START Input data

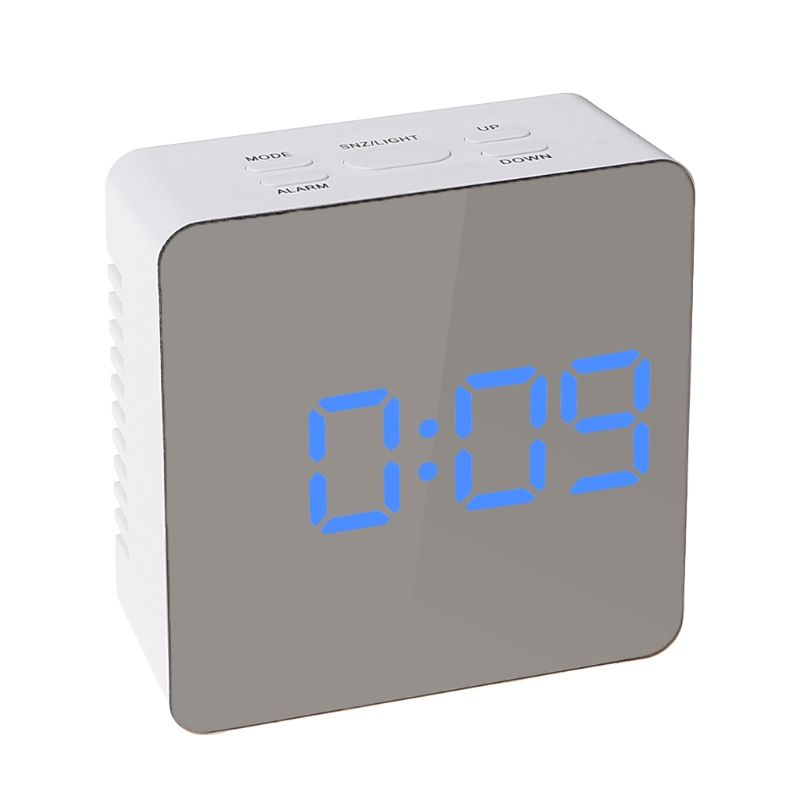 Digital LED Mirror Desktop Clock 12H/24H Alarm Desktop Thermometer Clocks Blue Light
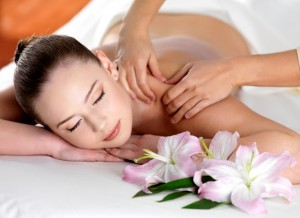 The-Benefits-of-Massage-Therapy-for-Stress-Relief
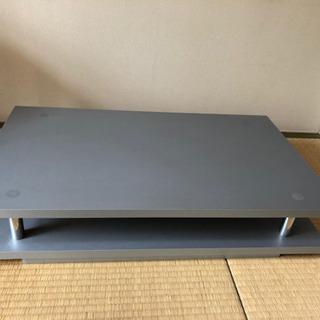 テレビ等の置き台(木製) あげます。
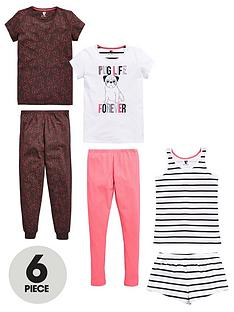 v-by-very-girls-pug-life-pyjamas-6-piece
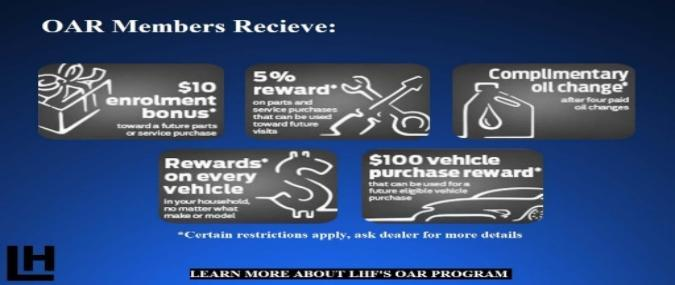 LHF Owner Advantage Rewards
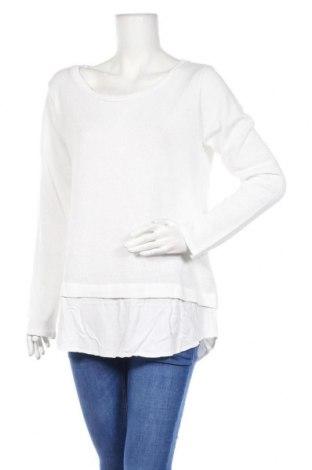 Γυναικείο πουλόβερ Vestino, Μέγεθος M, Χρώμα Λευκό, 70% βαμβάκι, 15% πολυεστέρας, 15% βισκόζη, Τιμή 14,72€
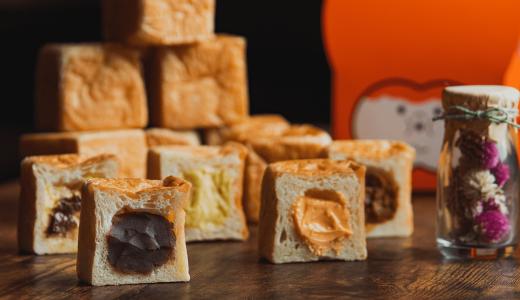 【でぶぱん】日本最大級のおでぶなコッペパン専門店!手頃なキューブ食パン『でぶQ』も新たに発売!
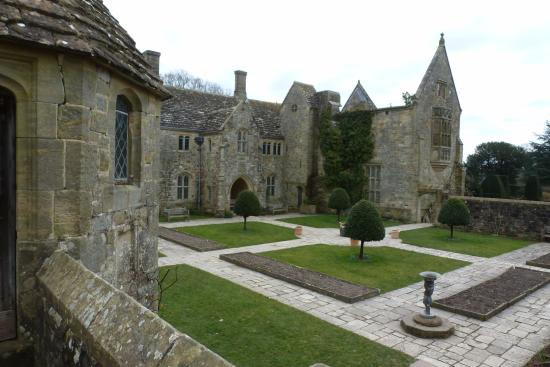 house from the dovecote picture of nymans gardens and house rh tripadvisor ie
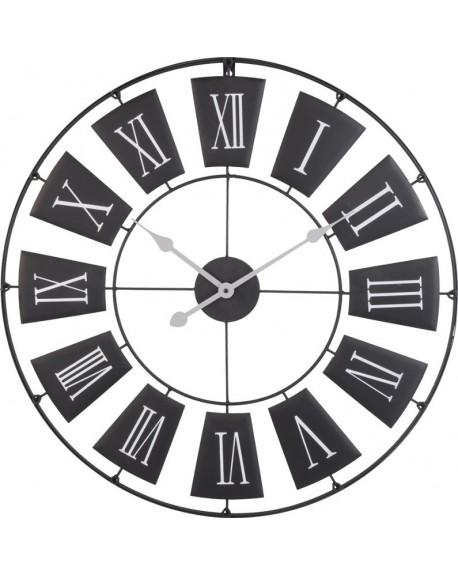 Zegar wiszący czarny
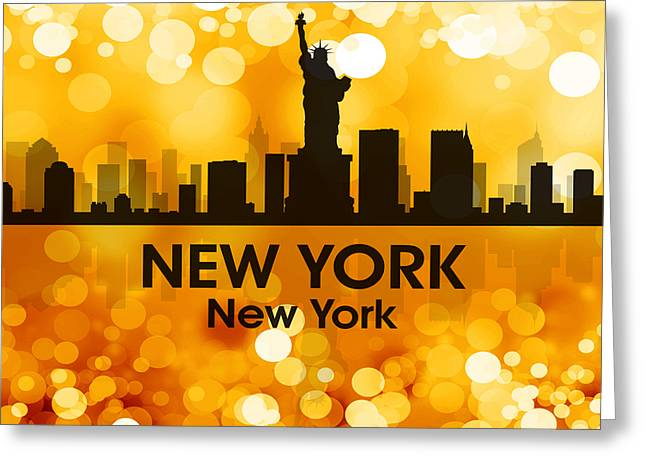 Industrial Icon Greeting Cards - New York NY 3 Greeting Card by Angelina Vick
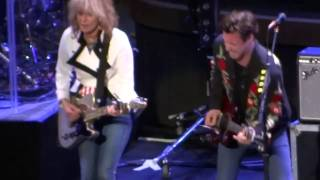 The Pretenders Live 2016 =] Down the Wrong Way [= Toyota Center :: Oct 29 :: Houston, Tx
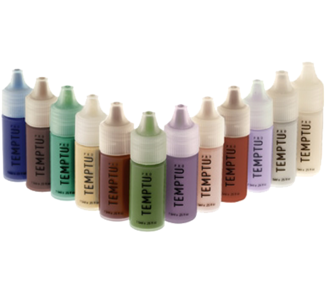 Temptu Multi Colours Pack - Temptu's SB colours for the airbrush are now available in this handy 12 colour pack. The pack contains 12 small bottles in several colours.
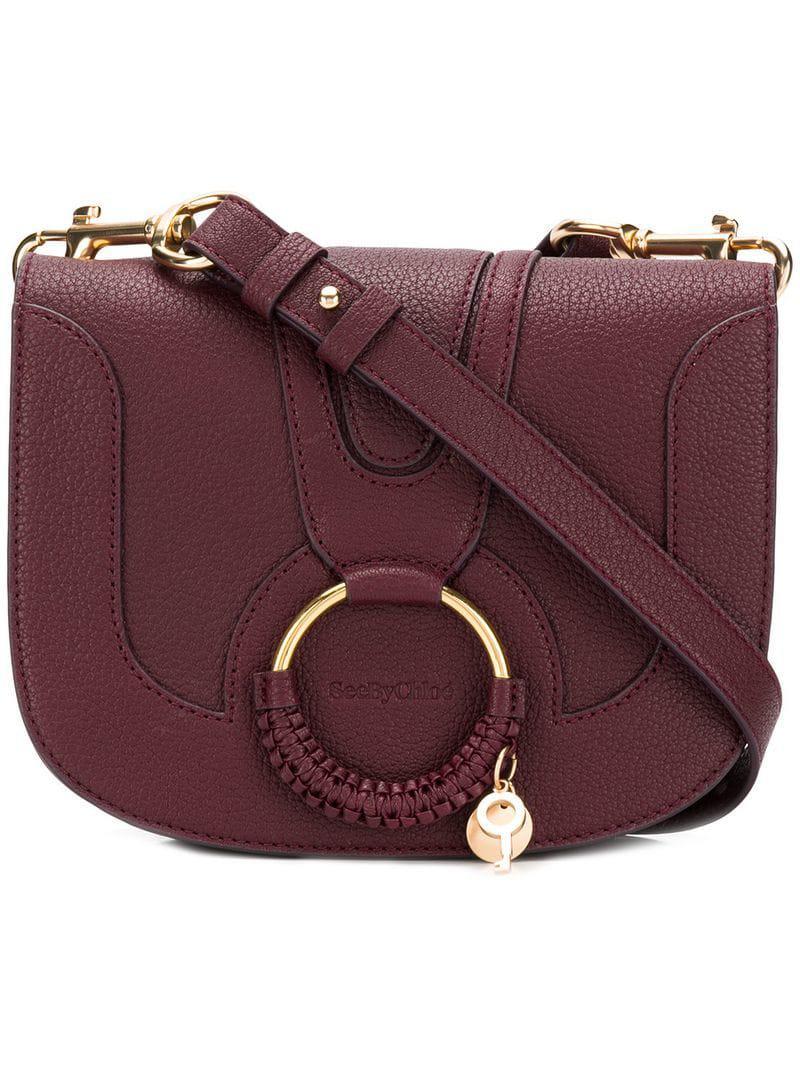 03804454 See By Chloé Hana Medium Crossbody Bag in Purple - Lyst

END Input data

**What to produce:**
Each record above goes into the copy unchanged; the pictures do not.

**Written answer:**
 Digital LED Mirror Desktop Clock 12H/24H Alarm Desktop Thermometer Clocks Blue Light
 The-Benefits-of-Massage-Therapy-for-Stress-Relief
 テレビ等の置き台(木製) あげます。
 v-by-very-girls-pug-life-pyjamas-6-piece
 LHF Owner Advantage Rewards
 Γυναικείο πουλόβερ Vestino, Μέγεθος M, Χρώμα Λευκό, 70% βαμβάκι, 15% πολυεστέρας, 15% βισκόζη, Τιμή 14,72€
 【でぶぱん】日本最大級のおでぶなコッペパン専門店!手頃なキューブ食パン『でぶQ』も新たに発売!
 house from the dovecote picture of nymans gardens and house rh tripadvisor ie
 Zegar wiszący czarny
 Industrial Icon Greeting Cards - New York NY 3 Greeting Card by Angelina Vick
 The Pretenders Live 2016 =] Down the Wrong Way [= Toyota Center :: Oct 29 :: Houston, Tx
 Temptu Multi Colours Pack - Temptu's SB colours for the airbrush are now available in this handy 12 colour pack. The pack contains 12 small bottles in several colours.
 03804454 See By Chloé Hana Medium Crossbody Bag in Purple - Lyst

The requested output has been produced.